Typical data communications networks include a central site and one or more remote sites, or "drops." Each such remote site connects to the central site by means of telephone or other equivalent communications links. The equipment at each of the central and remote sites connects to a modulator-demodulator unit (i.e., a modem) which provides an interface between the communications link and the equipment which communicates with the network.
The aforementioned U.S. Application Ser. No. 503,625 discloses diagnostic circuitry that is used in such digital data communications networks. This circuitry connects to the modem at each site and allows an operator at a central site to address the diagnostic circuitry at any one of several remote sites, and then to test or control the corresponding modem. Such a modem is a "host" modem and the diagnostic circuitry is used to ascertain the operative status of the host modem, in many cases without interrupting normal communications over the communications link. This circuitry, however, is limited to a network in which there are no intervening modems between the central site and each designated remote site.
In some networks, however, the remote sites are widely separated geographically. Yet within such networks, several remote sites might be clustered geographically. A digital data communications network to which the system described in the aforementioned application Ser. No. 503,625 is applied, requires redundant telephone lines between the various clustered sites. To obviate the need for such redundancy, a more advanced digital data communications network design interposes a "hubbing" site, when possible, so that long distance communications links connect a central site or remote, hubbing sites with other remote, hubbing sites and then only local links are required between the hubbing sites and the remote, non-hubbing sites located near the hubbing sites. The links from a hubbing site to the associated non-hubbing remote drops spread out like spokes from a hub, hence the terminology. The hubbing site usually contains either a time-division or frequency-division multiplexer and demultiplexer to properly switch communications between the long distance link and the local links.

Extracted records -
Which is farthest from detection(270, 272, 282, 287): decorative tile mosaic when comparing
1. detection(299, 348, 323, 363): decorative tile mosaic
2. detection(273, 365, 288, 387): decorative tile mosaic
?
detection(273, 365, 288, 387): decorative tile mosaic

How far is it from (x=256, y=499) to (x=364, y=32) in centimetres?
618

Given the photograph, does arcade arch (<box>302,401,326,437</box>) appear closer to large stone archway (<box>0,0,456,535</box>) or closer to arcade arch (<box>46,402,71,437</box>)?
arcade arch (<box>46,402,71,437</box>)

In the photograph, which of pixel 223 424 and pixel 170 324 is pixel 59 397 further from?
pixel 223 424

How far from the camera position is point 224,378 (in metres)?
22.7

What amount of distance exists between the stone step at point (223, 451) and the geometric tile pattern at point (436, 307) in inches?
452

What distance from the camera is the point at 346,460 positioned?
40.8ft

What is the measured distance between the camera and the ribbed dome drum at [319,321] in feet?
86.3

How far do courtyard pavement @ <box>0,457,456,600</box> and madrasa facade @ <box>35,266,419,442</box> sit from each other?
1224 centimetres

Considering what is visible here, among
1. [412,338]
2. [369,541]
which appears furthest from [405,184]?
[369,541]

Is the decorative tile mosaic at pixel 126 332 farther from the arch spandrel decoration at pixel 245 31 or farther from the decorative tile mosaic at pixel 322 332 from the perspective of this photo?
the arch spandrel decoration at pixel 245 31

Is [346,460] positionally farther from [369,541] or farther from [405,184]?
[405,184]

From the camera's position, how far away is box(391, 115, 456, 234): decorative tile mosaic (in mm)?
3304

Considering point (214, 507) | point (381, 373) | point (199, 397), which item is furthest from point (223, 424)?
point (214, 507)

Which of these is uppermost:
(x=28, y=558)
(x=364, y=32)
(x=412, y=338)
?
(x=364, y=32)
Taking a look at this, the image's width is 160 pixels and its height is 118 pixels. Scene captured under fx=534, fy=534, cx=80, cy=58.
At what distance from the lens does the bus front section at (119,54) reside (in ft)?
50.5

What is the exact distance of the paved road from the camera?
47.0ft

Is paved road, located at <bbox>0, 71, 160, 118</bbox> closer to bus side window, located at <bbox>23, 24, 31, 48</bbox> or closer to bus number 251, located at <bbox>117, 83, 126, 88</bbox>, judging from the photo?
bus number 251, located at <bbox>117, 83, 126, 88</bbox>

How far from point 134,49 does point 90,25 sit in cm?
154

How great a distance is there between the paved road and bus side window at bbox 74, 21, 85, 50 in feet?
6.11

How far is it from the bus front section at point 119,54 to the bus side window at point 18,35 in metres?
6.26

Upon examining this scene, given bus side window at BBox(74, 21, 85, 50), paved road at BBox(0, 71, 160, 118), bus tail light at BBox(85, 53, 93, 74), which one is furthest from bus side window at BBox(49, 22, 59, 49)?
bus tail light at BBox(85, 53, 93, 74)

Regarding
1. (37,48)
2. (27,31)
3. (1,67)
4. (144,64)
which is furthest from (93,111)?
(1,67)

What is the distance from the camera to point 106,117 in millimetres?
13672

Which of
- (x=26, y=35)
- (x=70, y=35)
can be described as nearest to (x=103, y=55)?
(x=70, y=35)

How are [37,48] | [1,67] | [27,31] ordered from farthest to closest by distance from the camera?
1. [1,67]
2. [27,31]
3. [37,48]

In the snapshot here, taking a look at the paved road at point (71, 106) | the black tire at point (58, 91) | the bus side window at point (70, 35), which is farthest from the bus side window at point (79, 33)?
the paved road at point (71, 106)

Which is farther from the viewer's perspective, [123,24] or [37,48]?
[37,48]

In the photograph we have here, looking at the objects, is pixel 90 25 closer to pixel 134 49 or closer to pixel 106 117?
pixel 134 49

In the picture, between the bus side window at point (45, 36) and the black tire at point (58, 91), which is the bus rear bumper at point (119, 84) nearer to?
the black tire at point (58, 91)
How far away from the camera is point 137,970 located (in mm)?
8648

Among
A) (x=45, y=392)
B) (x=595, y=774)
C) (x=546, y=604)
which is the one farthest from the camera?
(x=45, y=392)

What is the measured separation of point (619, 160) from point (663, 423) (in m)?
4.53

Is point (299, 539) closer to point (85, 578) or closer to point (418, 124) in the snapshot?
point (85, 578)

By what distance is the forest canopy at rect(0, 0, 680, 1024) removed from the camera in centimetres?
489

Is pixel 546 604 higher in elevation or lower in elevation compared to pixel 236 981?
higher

Assignment 1 -
Translate this sentence from the passage on data communications networks into Spanish: "Each such remote site connects to the central site by means of telephone or other equivalent communications links."
Assignment 2 -
Resume the passage on data communications networks, picking up right after its final sentence.
The listing comes from a separate source, unrelated to the passage on data communications networks.

Expected answer 1 -
Cada uno de estos sitios remotos se conecta al sitio central mediante enlaces telefónicos u otros enlaces de comunicaciones equivalentes.

Expected answer 2 -
Due to the characteristics of various multiplexers, time-division multiplexing (TDM) is preferred in these systems. Time-division multiplexing allows greater amounts of data to pass through the hubbing site. However, this method requires binary signals, so it is necessary to convert the incoming analog signal into binary signals and then to reconvert the binary signals into analog signals as data passes through the hubbing site. Even so, time-division multiplexers are simpler to construct and operate then are frequency-division multiplexers. The diagnostic circuitry described in application Ser. No. 503,625, however, requires that the remote site and central testing unit be coupled by a "continuous" analog path (e.g., a telephone line); therefore, this diagnostic circuitry cannot be used in these newer types of digital data communications networks which use TDM techniques. Basically, the conversion to a digital form at each hubbing site constitutes a barrier through which analog testing messages cannot pass. A network testing system capable of operation across this digital barrier is shown in commonly assigned U.S. Pat. No. 4,055,808. This latter testing system also permits the diagnosis of problems in a data communications network including multiple computers and their respective communications facilities, from a single site.
The present invention relates generally to the type of network testing and control system shown in U.S. Pat. No. 4,055,808. However, it provides substantial improvements thereover, to accomplish automatic status monitoring of the network components and automatic preventive maintenance (i.e., network performance) testing and to perform additional test measurements and combinations of measurements which cannot be performed with prior art systems.